**** Records supplied

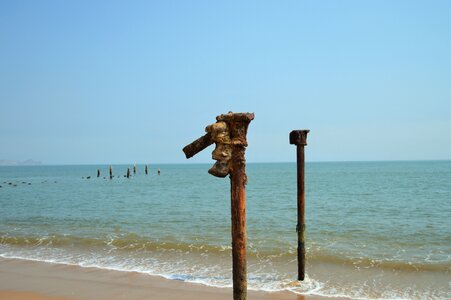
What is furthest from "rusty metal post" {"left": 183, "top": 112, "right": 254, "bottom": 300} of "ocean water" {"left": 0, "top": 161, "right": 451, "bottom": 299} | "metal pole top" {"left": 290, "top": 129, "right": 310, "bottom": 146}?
"ocean water" {"left": 0, "top": 161, "right": 451, "bottom": 299}

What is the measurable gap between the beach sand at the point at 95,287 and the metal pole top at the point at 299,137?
3264 mm

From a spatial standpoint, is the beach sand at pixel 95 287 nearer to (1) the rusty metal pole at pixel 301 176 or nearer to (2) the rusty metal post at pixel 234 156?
(1) the rusty metal pole at pixel 301 176

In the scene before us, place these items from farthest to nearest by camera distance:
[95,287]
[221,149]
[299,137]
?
1. [95,287]
2. [299,137]
3. [221,149]

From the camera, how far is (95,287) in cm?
945

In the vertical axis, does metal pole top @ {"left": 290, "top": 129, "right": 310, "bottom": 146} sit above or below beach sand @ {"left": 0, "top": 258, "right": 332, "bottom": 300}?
above

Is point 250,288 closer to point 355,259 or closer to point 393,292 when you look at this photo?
point 393,292

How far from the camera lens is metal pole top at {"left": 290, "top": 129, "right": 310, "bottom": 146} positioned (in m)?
9.25

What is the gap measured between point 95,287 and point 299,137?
5687 mm

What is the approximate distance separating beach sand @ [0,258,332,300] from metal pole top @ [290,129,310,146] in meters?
3.26

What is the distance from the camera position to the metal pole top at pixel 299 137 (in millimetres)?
9250

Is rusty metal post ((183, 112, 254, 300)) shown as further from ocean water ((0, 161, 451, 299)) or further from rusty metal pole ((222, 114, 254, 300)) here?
ocean water ((0, 161, 451, 299))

********

§ What you need to do:
Format everything from the line containing "What is the gap" down to the end of the material as a Markdown table, with a Row column numbering each line and a Line column holding it. Leave out blank lines.

§ Result of the task:
| Row | Line |
|---|---|
| 1 | What is the gap measured between point 95,287 and point 299,137? |
| 2 | 5687 mm |
| 3 | What is the approximate distance separating beach sand @ [0,258,332,300] from metal pole top @ [290,129,310,146] in meters? |
| 4 | 3.26 |
| 5 | What is the distance from the camera position to the metal pole top at pixel 299 137 (in millimetres)? |
| 6 | 9250 |
| 7 | Is rusty metal post ((183, 112, 254, 300)) shown as further from ocean water ((0, 161, 451, 299)) or further from rusty metal pole ((222, 114, 254, 300)) here? |
| 8 | ocean water ((0, 161, 451, 299)) |